Motherhood is supposed to be a sisterhood. A place of camaraderie A place of I’ve got your back, you’ve got mine. But more often than not, it feels more like cold shoulders and judgement. Isolation and loneliness. More like I’m doing it better, look at me.
They say, “walk a mile in her shoes” but sis we don’t even take five steps. We don’t even attempt to lace up the shoes or even try them on before we are 10 miles down the road creating assumptions and judgments about someone we don’t even know.
And why? For what? To make ourselves feel better? Right. Because we’re just so good at this mom thing that everyone should take notes of how we cruise through life. HA!
Stop staring down at your own naval and look up.
I’ve been on both sides of the fence sis, neither of which leave me feeling good let me tell you. My fence may look white, but it’s not cleaner than yours. If I’m being honest it’s probably more of a dingy beige with stains and maybe even some bird crap. Why? Because I’m not better. I’m not worse either – I’m just human and so is the woman sitting across from you. Remember that.

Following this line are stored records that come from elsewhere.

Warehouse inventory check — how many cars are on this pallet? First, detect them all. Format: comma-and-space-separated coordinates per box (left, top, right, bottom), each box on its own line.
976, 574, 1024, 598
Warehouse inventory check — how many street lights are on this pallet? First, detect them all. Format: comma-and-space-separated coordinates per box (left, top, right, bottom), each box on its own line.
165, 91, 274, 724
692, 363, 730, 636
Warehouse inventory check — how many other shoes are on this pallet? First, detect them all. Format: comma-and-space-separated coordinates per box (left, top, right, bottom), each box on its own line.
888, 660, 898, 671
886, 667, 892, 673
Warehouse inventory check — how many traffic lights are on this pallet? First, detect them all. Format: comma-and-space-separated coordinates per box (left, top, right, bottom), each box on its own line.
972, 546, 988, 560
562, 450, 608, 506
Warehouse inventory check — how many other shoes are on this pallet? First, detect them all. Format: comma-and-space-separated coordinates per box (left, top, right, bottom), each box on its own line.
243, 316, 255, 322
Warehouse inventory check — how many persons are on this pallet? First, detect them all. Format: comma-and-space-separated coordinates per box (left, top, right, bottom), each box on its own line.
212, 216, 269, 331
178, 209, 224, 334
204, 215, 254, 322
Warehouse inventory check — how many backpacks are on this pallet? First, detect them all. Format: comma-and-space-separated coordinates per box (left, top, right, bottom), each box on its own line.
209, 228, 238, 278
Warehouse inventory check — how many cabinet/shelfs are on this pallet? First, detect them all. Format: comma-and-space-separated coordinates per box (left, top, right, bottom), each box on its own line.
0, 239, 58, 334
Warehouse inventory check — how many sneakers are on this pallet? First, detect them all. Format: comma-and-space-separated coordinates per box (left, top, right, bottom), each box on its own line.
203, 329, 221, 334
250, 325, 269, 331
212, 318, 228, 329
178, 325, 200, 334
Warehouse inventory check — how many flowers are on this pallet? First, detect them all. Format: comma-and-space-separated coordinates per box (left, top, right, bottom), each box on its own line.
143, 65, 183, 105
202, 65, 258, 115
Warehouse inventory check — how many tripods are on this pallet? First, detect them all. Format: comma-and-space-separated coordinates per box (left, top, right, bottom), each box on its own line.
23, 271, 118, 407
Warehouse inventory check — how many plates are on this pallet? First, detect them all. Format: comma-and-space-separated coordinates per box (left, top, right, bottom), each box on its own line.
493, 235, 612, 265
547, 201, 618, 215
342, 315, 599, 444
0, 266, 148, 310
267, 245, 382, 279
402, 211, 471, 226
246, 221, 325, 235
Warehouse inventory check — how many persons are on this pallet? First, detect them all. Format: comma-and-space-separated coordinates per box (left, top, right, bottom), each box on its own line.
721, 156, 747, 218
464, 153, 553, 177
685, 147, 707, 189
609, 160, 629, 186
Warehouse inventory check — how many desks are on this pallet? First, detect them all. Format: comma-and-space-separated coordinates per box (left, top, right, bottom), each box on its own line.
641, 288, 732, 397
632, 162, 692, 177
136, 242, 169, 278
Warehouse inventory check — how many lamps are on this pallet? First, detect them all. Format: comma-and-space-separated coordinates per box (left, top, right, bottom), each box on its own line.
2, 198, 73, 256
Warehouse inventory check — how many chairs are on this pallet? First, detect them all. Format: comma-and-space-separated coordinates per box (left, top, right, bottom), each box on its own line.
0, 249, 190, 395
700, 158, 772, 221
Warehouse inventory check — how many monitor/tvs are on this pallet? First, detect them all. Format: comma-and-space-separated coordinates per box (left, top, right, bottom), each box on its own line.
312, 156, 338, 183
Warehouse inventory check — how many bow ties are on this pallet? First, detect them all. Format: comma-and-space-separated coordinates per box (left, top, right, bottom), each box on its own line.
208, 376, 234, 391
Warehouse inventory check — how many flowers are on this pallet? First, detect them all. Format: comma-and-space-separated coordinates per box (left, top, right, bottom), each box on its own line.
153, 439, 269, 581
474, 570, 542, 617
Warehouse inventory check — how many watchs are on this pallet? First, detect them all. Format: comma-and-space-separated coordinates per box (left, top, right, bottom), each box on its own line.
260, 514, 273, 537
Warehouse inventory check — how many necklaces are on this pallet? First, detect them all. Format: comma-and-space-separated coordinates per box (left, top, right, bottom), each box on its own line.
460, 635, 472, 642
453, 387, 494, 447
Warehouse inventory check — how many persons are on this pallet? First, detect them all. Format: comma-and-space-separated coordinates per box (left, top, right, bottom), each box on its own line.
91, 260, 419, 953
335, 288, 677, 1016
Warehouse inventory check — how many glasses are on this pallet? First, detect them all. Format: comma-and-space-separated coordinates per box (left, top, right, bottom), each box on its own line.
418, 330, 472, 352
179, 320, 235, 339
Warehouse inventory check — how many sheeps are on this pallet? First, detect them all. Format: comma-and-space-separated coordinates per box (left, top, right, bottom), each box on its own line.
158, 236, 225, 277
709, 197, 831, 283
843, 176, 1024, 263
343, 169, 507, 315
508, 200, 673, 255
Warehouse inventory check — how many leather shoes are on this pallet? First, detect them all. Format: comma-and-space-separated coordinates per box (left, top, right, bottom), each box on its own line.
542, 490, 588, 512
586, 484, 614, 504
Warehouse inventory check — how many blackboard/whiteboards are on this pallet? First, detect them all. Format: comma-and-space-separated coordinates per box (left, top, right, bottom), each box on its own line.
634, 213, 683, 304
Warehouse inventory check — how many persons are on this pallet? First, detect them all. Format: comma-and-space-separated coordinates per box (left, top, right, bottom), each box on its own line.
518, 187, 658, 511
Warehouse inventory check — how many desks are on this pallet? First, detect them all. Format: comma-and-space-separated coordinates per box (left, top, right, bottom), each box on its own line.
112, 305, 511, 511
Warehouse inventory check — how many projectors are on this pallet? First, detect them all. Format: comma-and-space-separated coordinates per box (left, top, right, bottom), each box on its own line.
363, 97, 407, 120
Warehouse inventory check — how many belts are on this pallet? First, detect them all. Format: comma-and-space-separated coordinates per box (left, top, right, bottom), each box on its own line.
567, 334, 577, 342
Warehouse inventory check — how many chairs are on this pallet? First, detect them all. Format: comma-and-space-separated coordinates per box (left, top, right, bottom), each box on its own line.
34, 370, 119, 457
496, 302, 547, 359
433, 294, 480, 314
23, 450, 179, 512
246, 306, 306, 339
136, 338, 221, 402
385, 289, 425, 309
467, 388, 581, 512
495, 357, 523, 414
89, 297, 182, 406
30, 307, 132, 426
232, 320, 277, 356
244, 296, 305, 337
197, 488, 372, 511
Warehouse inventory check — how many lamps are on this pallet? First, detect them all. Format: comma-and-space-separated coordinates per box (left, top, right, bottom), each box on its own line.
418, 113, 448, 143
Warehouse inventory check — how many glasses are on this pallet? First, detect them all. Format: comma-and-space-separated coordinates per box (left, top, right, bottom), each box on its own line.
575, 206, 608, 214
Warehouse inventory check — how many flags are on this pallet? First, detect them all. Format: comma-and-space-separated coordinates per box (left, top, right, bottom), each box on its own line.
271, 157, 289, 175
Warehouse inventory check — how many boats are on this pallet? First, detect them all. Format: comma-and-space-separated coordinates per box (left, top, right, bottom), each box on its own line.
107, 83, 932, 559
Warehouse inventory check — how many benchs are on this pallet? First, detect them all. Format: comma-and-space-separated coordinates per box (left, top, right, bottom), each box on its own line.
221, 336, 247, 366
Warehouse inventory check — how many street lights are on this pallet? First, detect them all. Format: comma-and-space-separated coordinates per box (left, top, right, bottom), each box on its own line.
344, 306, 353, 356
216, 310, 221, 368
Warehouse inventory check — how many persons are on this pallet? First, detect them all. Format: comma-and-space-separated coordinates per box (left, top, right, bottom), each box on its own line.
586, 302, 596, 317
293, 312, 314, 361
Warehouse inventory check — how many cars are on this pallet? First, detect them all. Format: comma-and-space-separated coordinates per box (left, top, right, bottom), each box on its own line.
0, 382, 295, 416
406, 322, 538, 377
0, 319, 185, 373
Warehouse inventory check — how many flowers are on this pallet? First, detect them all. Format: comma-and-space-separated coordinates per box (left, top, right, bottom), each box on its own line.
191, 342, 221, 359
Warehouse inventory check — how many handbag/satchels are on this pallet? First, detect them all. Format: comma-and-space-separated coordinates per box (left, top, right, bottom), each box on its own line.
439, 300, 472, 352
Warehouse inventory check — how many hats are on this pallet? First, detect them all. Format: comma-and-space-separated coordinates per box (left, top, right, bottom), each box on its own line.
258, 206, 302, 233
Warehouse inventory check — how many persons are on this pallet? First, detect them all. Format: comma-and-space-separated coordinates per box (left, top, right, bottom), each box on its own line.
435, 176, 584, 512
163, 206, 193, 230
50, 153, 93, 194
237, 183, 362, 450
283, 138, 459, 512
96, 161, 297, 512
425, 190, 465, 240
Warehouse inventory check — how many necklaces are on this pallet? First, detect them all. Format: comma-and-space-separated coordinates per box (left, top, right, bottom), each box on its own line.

So today I’m raising my hand, not just in honesty, but in solidarity. A truce. I don’t care how you parent, what you feed your kiddos or how you dress. You are my sister. I see you and more importantly, “how are you REALLY doing?”
Is your house a mess? I’ve got you. Haven’t showered in four days? I’m coming over. Baby won’t stop crying in Target? I’ll be that weird lady who entertains your baby while you get the essentials – no judgments.
Why? Because we’re all in this together.